A large contingent of local media descended on FIFA's headquarters in Amman on 29 September 2016 for a press conference on the eve of the FIFA U-17 Women's World Cup Jordan 2016. Several positive messages were communicated, from interest in the tournament online through legacy projects and the successful opening of the Fan Zone to the promise of a sell-out crowd for tomorrow's match between the hosts and Spain.
In attendance were Samar Nassar, CEO of the Jordan 2016 Local Organising Committee (LOC), Salah Sabrah, Chairman of the LOC and Tatjana Haenni, FIFA's Director of Women's Competitions.
As of now, we can say that all facilities are ready and that everything is set for the teams to experience a fantastic tournament. The FIFA U-17 Women's World Cup is a unique opportunity for football in the Middle East and we can already see some real successes not only here in Jordan, but in neighbouring countries too. We hope that this tournament will inspire girls and also mums and dads to support their daughters in playing football and other sports. We feel we have achieved some important things even before the tournament starts. As you will know, the LOC with FIFA's support have been working on some legacy items, and leaving a legacy for the tournament and region has always been a key objective. To give one example, in terms of accessibility, our work with the LOC means that there are now designated areas at the stadiums for disabled people to watch the games.
Education and development has also been a huge part of our work and you will have seen a lot of activities taking place over recent years, such as coaching courses and Live Your Goals festivals, the trophy tour visiting a refugee camp - 300 of those refugees will be coming to opening game - and with Jordan's domestic league. This tournament has also served to increase the number of women working in sports management, and I must congratulate our LOC chairman for appointing so many women to the organisation - it has been a real pleasure to work with them. There have also been big improvements in infrastructure, not only at the stadium sites but at a number of training sites which after this tournament will be used by the community. I congratulate everyone involved, and I think this tournament will be a real landmark for Jordan, the region and women's football throughout the Middle East.
On whether there is a message to the world
Our message is that we are bringing women's football to a wonderful country with wonderful hosts, and that women's football needs support almost everywhere in the world. For FIFA, this is another step toward gender equality and more inclusiveness, and this is simply one project on a long road towards improving the position of women and girls in sport and society.
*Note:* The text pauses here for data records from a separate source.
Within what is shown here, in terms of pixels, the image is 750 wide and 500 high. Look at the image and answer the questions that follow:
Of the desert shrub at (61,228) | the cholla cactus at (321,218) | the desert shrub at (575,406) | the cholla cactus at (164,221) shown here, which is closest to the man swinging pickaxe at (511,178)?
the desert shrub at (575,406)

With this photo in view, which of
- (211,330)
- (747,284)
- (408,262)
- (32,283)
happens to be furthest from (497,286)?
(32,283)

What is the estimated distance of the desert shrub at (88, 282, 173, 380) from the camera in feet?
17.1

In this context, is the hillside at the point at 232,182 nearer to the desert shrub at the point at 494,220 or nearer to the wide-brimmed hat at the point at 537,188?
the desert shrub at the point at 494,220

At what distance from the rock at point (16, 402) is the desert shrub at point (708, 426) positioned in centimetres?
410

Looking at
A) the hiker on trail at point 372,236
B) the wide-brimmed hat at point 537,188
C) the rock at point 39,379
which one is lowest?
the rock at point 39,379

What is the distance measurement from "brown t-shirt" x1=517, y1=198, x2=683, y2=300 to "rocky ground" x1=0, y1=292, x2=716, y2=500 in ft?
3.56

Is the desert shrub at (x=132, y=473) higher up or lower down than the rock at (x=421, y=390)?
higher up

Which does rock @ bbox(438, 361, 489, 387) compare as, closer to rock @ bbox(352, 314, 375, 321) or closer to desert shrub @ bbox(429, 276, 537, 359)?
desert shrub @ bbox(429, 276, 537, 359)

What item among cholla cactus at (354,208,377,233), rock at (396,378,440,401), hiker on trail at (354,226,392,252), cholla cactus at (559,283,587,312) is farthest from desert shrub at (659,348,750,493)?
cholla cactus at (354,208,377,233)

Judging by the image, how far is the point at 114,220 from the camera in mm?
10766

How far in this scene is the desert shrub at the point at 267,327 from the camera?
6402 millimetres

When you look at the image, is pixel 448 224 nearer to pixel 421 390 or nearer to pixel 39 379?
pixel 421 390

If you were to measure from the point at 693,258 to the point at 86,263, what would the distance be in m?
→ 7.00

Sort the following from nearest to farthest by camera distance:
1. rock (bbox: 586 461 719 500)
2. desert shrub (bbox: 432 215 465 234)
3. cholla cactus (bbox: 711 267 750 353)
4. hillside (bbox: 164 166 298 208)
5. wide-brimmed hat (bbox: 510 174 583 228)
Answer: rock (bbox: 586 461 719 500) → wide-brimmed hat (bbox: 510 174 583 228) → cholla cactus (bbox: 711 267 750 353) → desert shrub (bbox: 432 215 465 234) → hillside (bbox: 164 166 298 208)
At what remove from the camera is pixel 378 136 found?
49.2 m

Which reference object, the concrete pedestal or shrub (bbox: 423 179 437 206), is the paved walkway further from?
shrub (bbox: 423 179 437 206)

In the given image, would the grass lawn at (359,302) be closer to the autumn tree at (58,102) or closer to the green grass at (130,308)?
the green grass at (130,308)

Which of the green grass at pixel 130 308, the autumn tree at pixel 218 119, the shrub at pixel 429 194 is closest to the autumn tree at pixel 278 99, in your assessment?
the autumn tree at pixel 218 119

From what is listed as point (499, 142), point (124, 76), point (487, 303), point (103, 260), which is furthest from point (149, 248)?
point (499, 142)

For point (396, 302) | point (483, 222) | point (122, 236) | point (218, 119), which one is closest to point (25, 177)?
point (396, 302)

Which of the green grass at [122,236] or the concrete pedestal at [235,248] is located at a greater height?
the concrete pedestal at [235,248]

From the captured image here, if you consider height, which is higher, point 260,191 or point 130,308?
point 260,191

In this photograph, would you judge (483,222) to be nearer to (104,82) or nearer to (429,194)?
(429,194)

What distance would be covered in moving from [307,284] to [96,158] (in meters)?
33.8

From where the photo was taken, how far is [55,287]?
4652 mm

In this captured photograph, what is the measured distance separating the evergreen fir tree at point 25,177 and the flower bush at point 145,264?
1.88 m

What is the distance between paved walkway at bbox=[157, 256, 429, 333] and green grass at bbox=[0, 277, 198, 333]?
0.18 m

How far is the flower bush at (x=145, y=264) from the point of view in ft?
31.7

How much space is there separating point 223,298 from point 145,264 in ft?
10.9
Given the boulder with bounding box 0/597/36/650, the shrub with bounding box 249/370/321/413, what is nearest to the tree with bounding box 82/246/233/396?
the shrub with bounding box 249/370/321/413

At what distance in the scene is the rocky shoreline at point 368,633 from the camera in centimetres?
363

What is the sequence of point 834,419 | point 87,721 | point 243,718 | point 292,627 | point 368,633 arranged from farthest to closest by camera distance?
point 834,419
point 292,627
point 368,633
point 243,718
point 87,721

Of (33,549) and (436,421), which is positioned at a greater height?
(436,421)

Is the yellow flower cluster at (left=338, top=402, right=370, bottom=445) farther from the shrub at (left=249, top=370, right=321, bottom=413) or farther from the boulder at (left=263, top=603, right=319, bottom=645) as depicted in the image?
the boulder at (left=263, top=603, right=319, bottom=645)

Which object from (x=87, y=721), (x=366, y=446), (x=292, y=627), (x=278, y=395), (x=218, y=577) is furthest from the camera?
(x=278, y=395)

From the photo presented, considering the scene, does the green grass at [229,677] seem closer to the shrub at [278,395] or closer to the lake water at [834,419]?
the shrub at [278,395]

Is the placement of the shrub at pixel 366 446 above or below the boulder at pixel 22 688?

We wouldn't have been able to reach this historic moment and realised our dream without FIFA and our other partners. With the tournament now so close, we are undoubtedly very excited be hosting this fantastic event, which will be a first for Jordan. I know some people were perhaps worried about infrastructure and think now all who were concerned can now be comforted that everything is ready. There will be entertainment too besides the football and Jordan is going to be in the spotlight of the world with tomorrow's opening ceremony and the first matches of this momentous tournament.
The opening ceremony in Amman will begin at 7.30pm exactly but I would ask that fans arrive an hour-and-a-half early to avoid congestion. We can also say that we are going to have a very famous sports star who will be among the lovers and supporters of football at the stadium. And while it is very hard to predict the result of Jordan's first game against Spain, I can promise that the stadium will be full, with 14,000 joining us for this great event. We have also opened our fan zone in Amman, where all football lovers will be able to follow the competition, giving a chance for whoever is unable to purchase a ticket to watch the matches in a public space. Beyond that, several giant screens have been set up across the kingdom.
Developing football in Jordan is a noble goal and at this tournament we have several other objectives. I'm glad to say that we as an organising committee are able to say that we are 100 per cent ready, having worked for the past few years as one team with the staff and officials of FIFA. FIFA has always been a supporter of our work and very cooperative over these last few years. This has allowed us to reach the point where we are at today, where we have the infrastructure to host other championships; for example, we will now be hosting the 2018 AFC Asian Women's Cup. Our local clubs and national teams have also undoubtedly benefited from this work developing football and women's football in particular.